[Excerpts from spatial question data]

[START]

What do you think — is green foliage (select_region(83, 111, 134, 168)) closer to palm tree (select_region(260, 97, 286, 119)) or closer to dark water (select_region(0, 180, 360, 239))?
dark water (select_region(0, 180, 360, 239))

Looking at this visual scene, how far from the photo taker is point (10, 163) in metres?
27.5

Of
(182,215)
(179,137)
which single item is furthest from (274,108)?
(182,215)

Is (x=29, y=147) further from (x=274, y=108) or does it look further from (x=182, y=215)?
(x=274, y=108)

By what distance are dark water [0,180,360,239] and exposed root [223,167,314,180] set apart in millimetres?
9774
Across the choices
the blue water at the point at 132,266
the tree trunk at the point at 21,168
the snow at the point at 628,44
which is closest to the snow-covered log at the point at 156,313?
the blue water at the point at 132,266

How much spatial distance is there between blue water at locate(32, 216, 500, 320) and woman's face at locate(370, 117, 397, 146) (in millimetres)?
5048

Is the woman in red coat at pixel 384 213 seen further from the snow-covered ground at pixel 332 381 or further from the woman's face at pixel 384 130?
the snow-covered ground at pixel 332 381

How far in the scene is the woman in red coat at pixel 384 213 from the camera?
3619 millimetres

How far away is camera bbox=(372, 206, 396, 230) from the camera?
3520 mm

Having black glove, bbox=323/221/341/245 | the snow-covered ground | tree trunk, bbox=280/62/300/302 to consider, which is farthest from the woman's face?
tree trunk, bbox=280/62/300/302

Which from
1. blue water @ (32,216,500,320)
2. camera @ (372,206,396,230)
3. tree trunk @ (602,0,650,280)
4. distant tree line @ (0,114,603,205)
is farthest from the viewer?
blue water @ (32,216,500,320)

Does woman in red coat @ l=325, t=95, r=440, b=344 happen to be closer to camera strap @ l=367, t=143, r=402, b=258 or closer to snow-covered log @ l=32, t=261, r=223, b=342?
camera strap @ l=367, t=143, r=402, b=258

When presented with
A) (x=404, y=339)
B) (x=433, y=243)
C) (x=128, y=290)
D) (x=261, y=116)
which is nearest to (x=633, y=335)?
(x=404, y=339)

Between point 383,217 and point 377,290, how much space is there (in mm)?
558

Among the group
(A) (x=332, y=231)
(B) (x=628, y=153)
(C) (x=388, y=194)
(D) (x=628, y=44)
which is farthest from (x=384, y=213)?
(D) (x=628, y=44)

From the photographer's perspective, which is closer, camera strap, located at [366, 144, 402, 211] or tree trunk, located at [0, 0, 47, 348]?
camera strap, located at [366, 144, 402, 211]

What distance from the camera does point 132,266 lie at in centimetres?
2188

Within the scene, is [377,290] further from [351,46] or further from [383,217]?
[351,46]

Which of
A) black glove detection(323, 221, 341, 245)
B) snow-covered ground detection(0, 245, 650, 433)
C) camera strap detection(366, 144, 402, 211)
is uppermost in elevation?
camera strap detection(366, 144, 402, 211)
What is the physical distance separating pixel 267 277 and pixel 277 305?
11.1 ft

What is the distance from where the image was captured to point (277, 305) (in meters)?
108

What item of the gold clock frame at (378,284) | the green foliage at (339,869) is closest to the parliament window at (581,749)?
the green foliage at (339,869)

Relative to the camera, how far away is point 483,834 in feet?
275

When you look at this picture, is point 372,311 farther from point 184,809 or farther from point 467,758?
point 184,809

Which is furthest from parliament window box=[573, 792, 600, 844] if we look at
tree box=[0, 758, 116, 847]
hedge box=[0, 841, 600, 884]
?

[END]

Task details:
Copy every entry above word for word, with no changes.

Correct response:
What do you think — is green foliage (select_region(83, 111, 134, 168)) closer to palm tree (select_region(260, 97, 286, 119)) or closer to dark water (select_region(0, 180, 360, 239))?
dark water (select_region(0, 180, 360, 239))

Looking at this visual scene, how far from the photo taker is point (10, 163) in metres?
27.5

Of
(182,215)
(179,137)
which single item is furthest from (274,108)?
(182,215)

Is (x=29, y=147) further from (x=274, y=108) or does it look further from (x=182, y=215)?
(x=274, y=108)

By what distance are dark water [0,180,360,239] and exposed root [223,167,314,180] set apart in millimetres?
9774
Across the choices
the blue water at the point at 132,266
the tree trunk at the point at 21,168
the snow at the point at 628,44
which is closest to the snow-covered log at the point at 156,313?
the blue water at the point at 132,266

How much spatial distance is there between blue water at locate(32, 216, 500, 320) and woman's face at locate(370, 117, 397, 146) (in millimetres)?
5048

Is the woman in red coat at pixel 384 213 seen further from the snow-covered ground at pixel 332 381 or further from the woman's face at pixel 384 130?
the snow-covered ground at pixel 332 381

How far in the scene is the woman in red coat at pixel 384 213 from the camera?
3619 millimetres

How far away is camera bbox=(372, 206, 396, 230) from the camera?
3520 mm

Having black glove, bbox=323/221/341/245 | the snow-covered ground | tree trunk, bbox=280/62/300/302 to consider, which is farthest from the woman's face?
tree trunk, bbox=280/62/300/302

Which from
1. blue water @ (32,216,500,320)
2. camera @ (372,206,396,230)
3. tree trunk @ (602,0,650,280)
4. distant tree line @ (0,114,603,205)
is farthest from the viewer?
blue water @ (32,216,500,320)

Does woman in red coat @ l=325, t=95, r=440, b=344 happen to be closer to camera strap @ l=367, t=143, r=402, b=258 or closer to snow-covered log @ l=32, t=261, r=223, b=342?
camera strap @ l=367, t=143, r=402, b=258

When presented with
A) (x=404, y=339)
B) (x=433, y=243)
C) (x=128, y=290)
D) (x=261, y=116)
which is nearest to (x=633, y=335)?
(x=404, y=339)

Between point 383,217 and point 377,290, how much space is there (in mm)?
558

Among the group
(A) (x=332, y=231)
(B) (x=628, y=153)
(C) (x=388, y=194)
(D) (x=628, y=44)
which is farthest from (x=384, y=213)?
(D) (x=628, y=44)

From the photographer's perspective, which is closer, camera strap, located at [366, 144, 402, 211] or tree trunk, located at [0, 0, 47, 348]?
camera strap, located at [366, 144, 402, 211]

What distance from the camera does point 132,266 lie at in centimetres?
2188

Within the scene, is [377,290] further from [351,46] or further from [383,217]?
[351,46]

Which of
A) black glove detection(323, 221, 341, 245)
B) snow-covered ground detection(0, 245, 650, 433)
C) camera strap detection(366, 144, 402, 211)
is uppermost in elevation?
camera strap detection(366, 144, 402, 211)
What is the physical distance separating pixel 267 277 and pixel 277 305?
11.1 ft

What is the distance from where the image was captured to point (277, 305) (in meters)?
108

What item of the gold clock frame at (378,284) | the green foliage at (339,869) is closest to the parliament window at (581,749)?
the green foliage at (339,869)

Relative to the camera, how far away is point 483,834 in feet?
275

When you look at this picture, is point 372,311 farther from point 184,809 or farther from point 467,758?
point 184,809

Which is furthest from parliament window box=[573, 792, 600, 844] if we look at
tree box=[0, 758, 116, 847]
hedge box=[0, 841, 600, 884]
?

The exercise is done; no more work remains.